Arcade-style shoot-'em-ups typically don't offer much in the way of different play modes. Usually, the urge to play the game over and over again is what gives a game like this its replay value. For the most part, this is true of Medal of Honor Infiltrator. Once you know how to play and figure out the best ways to clear out handfuls of enemies at a time, the excitement level is raised a notch because you feel like you're an invincible killing machine who's stalking the enemy as a cheetah would stalk a baby gazelle. This sort of violent catharsis is what made the military-themed arcade games of the 1980s so great. You'd get pumped up and know what it felt like to take on all of those bullies from the playground, but you didn't have to get your butt kicked in the process.
Medal of Honor Infiltrator offers 15 missions, which you can play from beginning to end in the campaign mode or tackle one at a time in the quick start mode. Most players will end up playing through the campaign mode a few times in order to collect all of the gold and silver medals that are earned by clearing away the enemies in a level and by satisfying all of the secondary mission objectives. By collecting medals, you can unlock a harder version of the campaign mode, as well as a survival mode where the goal is to see how many soldiers you can kill before you run out of health. The setting for the survival mode is a village that features a number of different neighborhoods to fight in.

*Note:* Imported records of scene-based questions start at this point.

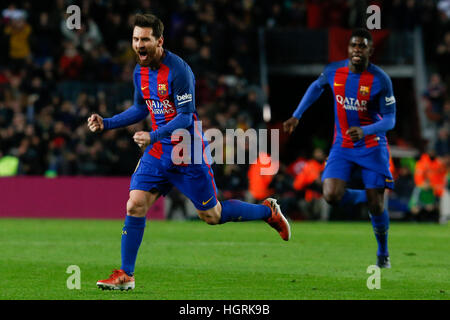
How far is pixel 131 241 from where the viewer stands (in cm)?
852

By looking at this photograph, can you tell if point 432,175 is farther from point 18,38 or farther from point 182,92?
point 182,92

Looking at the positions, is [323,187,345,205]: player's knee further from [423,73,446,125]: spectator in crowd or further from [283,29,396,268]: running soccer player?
[423,73,446,125]: spectator in crowd

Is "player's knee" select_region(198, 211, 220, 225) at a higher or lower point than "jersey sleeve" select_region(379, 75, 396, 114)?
lower

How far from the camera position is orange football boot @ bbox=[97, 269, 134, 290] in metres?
8.30

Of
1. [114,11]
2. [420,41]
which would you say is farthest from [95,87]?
[420,41]

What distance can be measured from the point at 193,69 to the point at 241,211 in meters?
14.0

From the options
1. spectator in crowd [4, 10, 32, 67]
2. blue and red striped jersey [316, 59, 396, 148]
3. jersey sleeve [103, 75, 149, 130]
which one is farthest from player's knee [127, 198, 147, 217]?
spectator in crowd [4, 10, 32, 67]

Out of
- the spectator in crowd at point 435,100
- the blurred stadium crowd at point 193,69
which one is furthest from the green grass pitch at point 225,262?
the spectator in crowd at point 435,100

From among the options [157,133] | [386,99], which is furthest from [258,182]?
[157,133]

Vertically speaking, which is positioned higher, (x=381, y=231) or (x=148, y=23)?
(x=148, y=23)

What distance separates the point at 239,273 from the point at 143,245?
3.44m

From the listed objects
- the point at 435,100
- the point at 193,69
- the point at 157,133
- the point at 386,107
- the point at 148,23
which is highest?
the point at 193,69

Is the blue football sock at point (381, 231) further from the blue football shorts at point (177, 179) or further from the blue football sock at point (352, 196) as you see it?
the blue football shorts at point (177, 179)

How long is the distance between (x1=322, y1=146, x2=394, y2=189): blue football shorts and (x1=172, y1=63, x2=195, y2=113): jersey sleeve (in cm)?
261
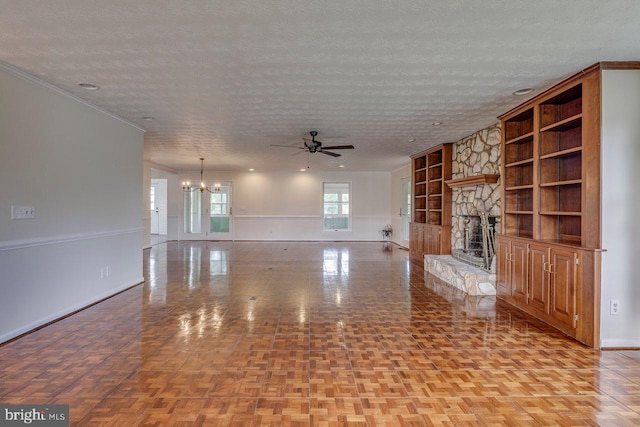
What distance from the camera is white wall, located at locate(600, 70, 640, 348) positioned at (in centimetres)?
311

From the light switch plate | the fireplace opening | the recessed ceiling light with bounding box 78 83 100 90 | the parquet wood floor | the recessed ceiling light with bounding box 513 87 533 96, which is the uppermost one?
the recessed ceiling light with bounding box 513 87 533 96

Infiltrator also has a modest selection of connectivity features that broaden the game's overall value for those people who can take advantage of them. Using a link cable, you and someone else can play through levels cooperatively or against one another. People consistently voice their anger whenever an action game comes out that doesn't feature two-player co-operative play, so it's nice to see that Electronic Arts included this option in one of their games. If you have the GameCube version of Medal of Honor Rising Sun, you can use your GBA as a real-time map in that game by linking Medal of Honor Infiltrator to it by using the GameCube-GBA Connectivity Cable.
Medal of Honor: Infiltrator borrows heavily from the classic games it's inspired by and, at the same time, captures most of the things that give the franchise its identity. The typical overhead shoot-'em-up doesn't have much to offer except the sheer thrill of killing one enemy after another. Netherock has taken that simple design and has updated it for today's player by adding depth through the inclusion of stealth elements, tricky AI, first-person crosshair-shooting sections, and a varied assortment of mission objectives. The end result is a fun handheld game that should please anyone who's looking for an action game with teeth.